Set of tasks:
A: Answer each of the following from the forum thread about Eclipse running out of memory, one answer per line and marked the same way.
(i) Which value in eclipse.ini does the thread suggest changing to give Eclipse more memory?
(ii) How large is the output that Marcus says Eclipse struggles to print?
(iii) Which class does Andrew Niefer say the output is eventually sent through, without his having its source?
B: Print the passage of the forum thread about Eclipse running out of memory from "If you want" up to and including "more memory efficient?".
C: Carry on writing the forum thread about Eclipse running out of memory from the point where it stops.

Selected text:
When this output is pretty printed (ie: multiple lines) everything works. But when it's on one line Eclipse crashes with an OutOfMemory error. Any ideas how to prevent this?

+1  A: 

How do you print it on one line?

  • using several System.out.print(String s)
  • using System.out.println(String verybigstring)

in the second case, you need a lot more memory...

If you want more memory for eclipse, could try to increase eclipses memory by changing the -Xmx value in eclipse.ini

Fortega
Second option. If we just output this to a file using `FileWriter` or similar would this be more memory efficient?
Marcus
As long as you don't try to load the complete file in a single String, I guess you will be fine. As well as for Sysout as for FileWriters or others...
Fortega
We do load the file in a single String which works fine. It's only the output that causes a problem. Why does Eclipse need so much memory just to output 5MB?
Marcus
This should not be particular to Eclipse, and will depend on the Java Class Libraries. If you have a JDK, drill down into the implementation to see what is happening. I looked at 2 different vms, and both come down to Writer.write and allocate a new char[] the size of the string. This will eventually get sent through a sun.nio.cs.StreamEncoder for which I don't have source.
Andrew Niefer
@Andrew, why would we get an exception then with only the non pretty printed output?
Marcus
Note sure what's happening during the character conversion in the encoder, or what kind of stream is on the other side. Perhaps the newlines will trigger a flush which helps things?
Andrew Niefer
+1  A: 

I'm going to assume that you're building an org.w3c.Document, and writing it using a serializer. If you're hand-building an XML string, you're all but guaranteed to be producing something that's almost-but-not-quite XML, and I strongly suggest fixing that first.

Dataset excerpt:
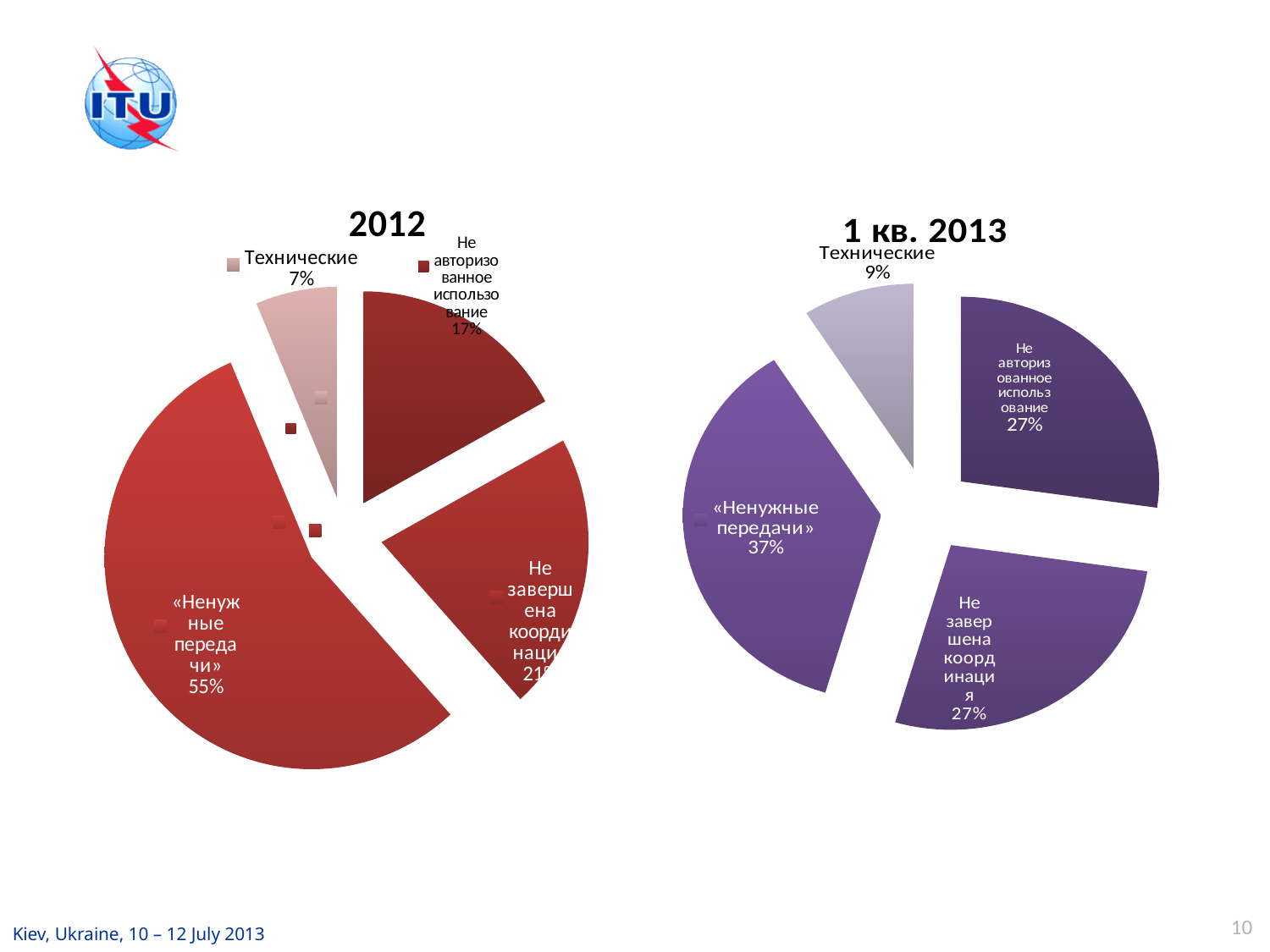
In the "2012" chart, which category has the smallest slice? Технические In the "2012" chart, what share is shown for Не авторизованное использование? 17% In the "2012" chart, which category has the largest slice? «Ненужные передачи» In the "2012" chart, what share is shown for Технические? 7% How many slices does the "1 кв. 2013" pie chart have? 4 In the "1 кв. 2013" chart, what share is shown for Не завершена координация? 27% In the "1 кв. 2013" chart, what share is shown for Технические? 9% In the "2012" chart, what is the difference in percentage points between «Ненужные передачи» and Не авторизованное использование? 38 percentage points In the "2012" chart, what share is shown for «Ненужные передачи»? 55% In the "1 кв. 2013" chart, what share is shown for «Ненужные передачи»? 37% What kind of chart is the chart titled "2012"? pie chart In the "1 кв. 2013" chart, which category has the largest slice? «Ненужные передачи»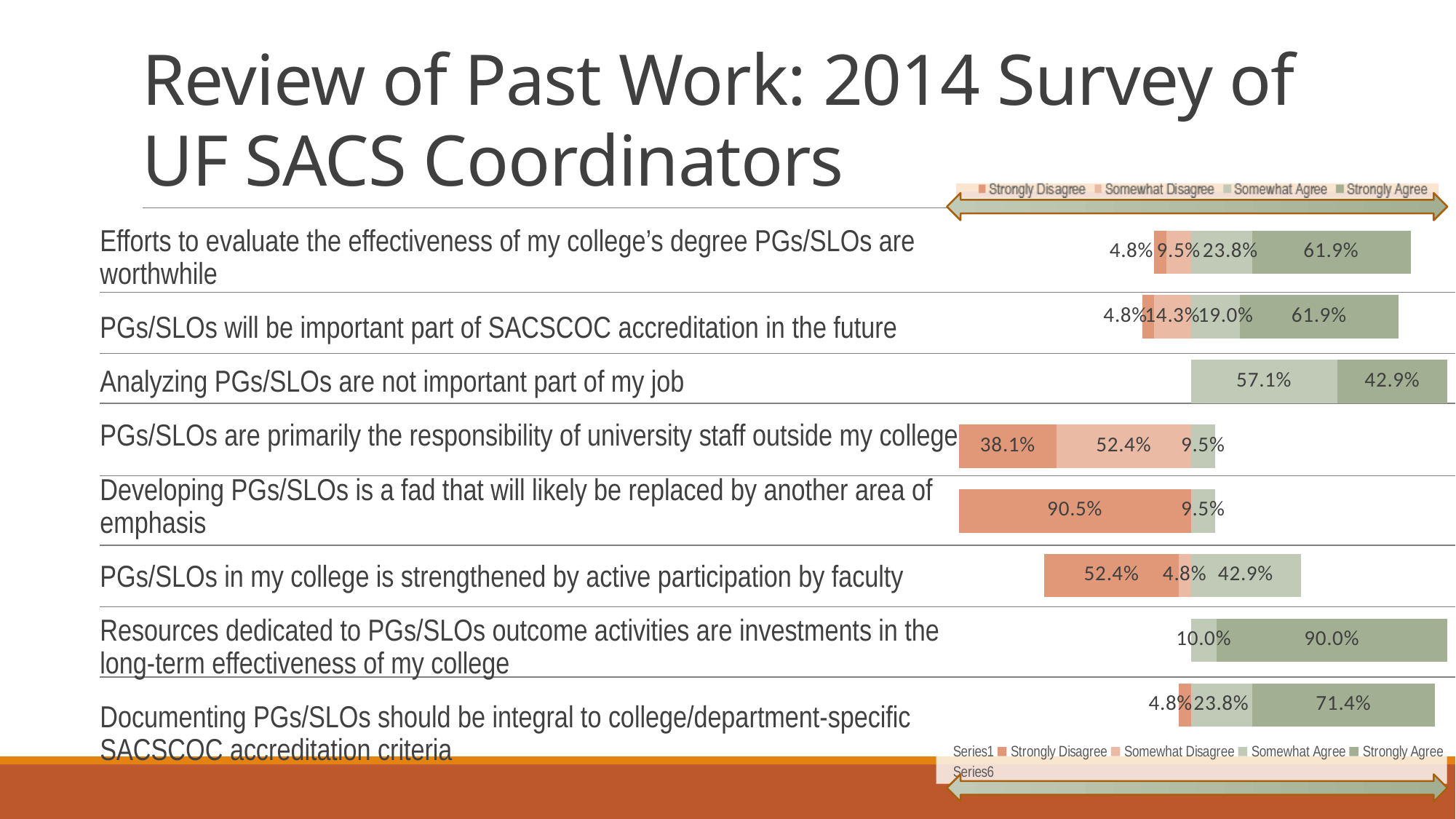
Which statement has the larger Strongly Disagree share: that developing PGs/SLOs is a fad, or that PGs/SLOs are primarily the responsibility of university staff outside the college? Developing PGs/SLOs is a fad that will likely be replaced by another area of emphasis How many survey statements are plotted in the chart? 8 What kind of chart is used to show the survey results? Stacked bar chart What percentage somewhat disagreed that PGs/SLOs are primarily the responsibility of university staff outside their college? 52.4% What percentage somewhat disagreed that PGs/SLOs will be an important part of SACSCOC accreditation in the future? 14.3% For the statement that efforts to evaluate the effectiveness of degree PGs/SLOs are worthwhile, how many percentage points higher is Strongly Agree than Somewhat Agree? 38.1 percentage points For the statement that analyzing PGs/SLOs is not an important part of my job, what is the combined Somewhat Agree and Strongly Agree percentage? 100.0% What percentage strongly disagreed that developing PGs/SLOs is a fad that will likely be replaced by another area of emphasis? 90.5% Which statement received the highest Strongly Agree percentage? Resources dedicated to PGs/SLOs outcome activities are investments in the long-term effectiveness of my college What percentage of respondents strongly agreed that resources dedicated to PGs/SLOs outcome activities are investments in the long-term effectiveness of their college? 90.0% How many response categories does the legend at the top of the chart list? 4 What percentage strongly agreed that documenting PGs/SLOs should be integral to college/department-specific SACSCOC accreditation criteria? 71.4%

Responses per task:
A:
(i) The -Xmx value
(ii) 5MB
(iii) sun.nio.cs.StreamEncoder

B:
If you want more memory for eclipse, could try to increase eclipses memory by changing the -Xmx value in eclipse.ini

Fortega
Second option. If we just output this to a file using `FileWriter` or similar would this be more memory efficient?

C:
That said, if you're writing to a stream from the serializer (and System.out is a stream), then you should be writing directly to the stream rather than writing to a string and printing that (which you'd do with a StringWriter). The reason for this is that the XML serializer will properly handle character encodings, while serializer to String to stream may not.


If you're not currently building a DOM, and are concerned about the memory requirements of doing so, then I suggest looking at the Practical XML library (which I maintain), in particular the builder package. It uses lightweight nodes, that are then output via a serializer using a SAX transform.


Edit in response to comment:

OK, you've got the serializer covered with XStream. I'm next going to assume that you are calling XStream.toXML(Object) to produce the string, and recommend that you call the variant toXML(Object, OutputStream), and pass it the actual output. The reason for this is that XML is very sensitive to character encoding, which is something that often breaks when converting strings to streams.

This may, of course, cause issues with building your POST request, particularly if you're using a library that doesn't provide you an OutputStream.

kdgregory
We are using REST webservices to send/receive XML. We use XStream to do the XML<->POJO conversion. So when we create the request (5MB xml) we have the data in a String which we specify in the body of our `POST` request.
Marcus
+2  A: 

Sounds like it is the Console panel blowing up. Consider limiting its buffer size.

EDIT: It's in Preferences. Search for Console.

Thorbjørn Ravn Andersen
and, BTW, who really wants to see a large 1-line XML file on the console? Pretty sure, the Console designer didn't forsee that ;-)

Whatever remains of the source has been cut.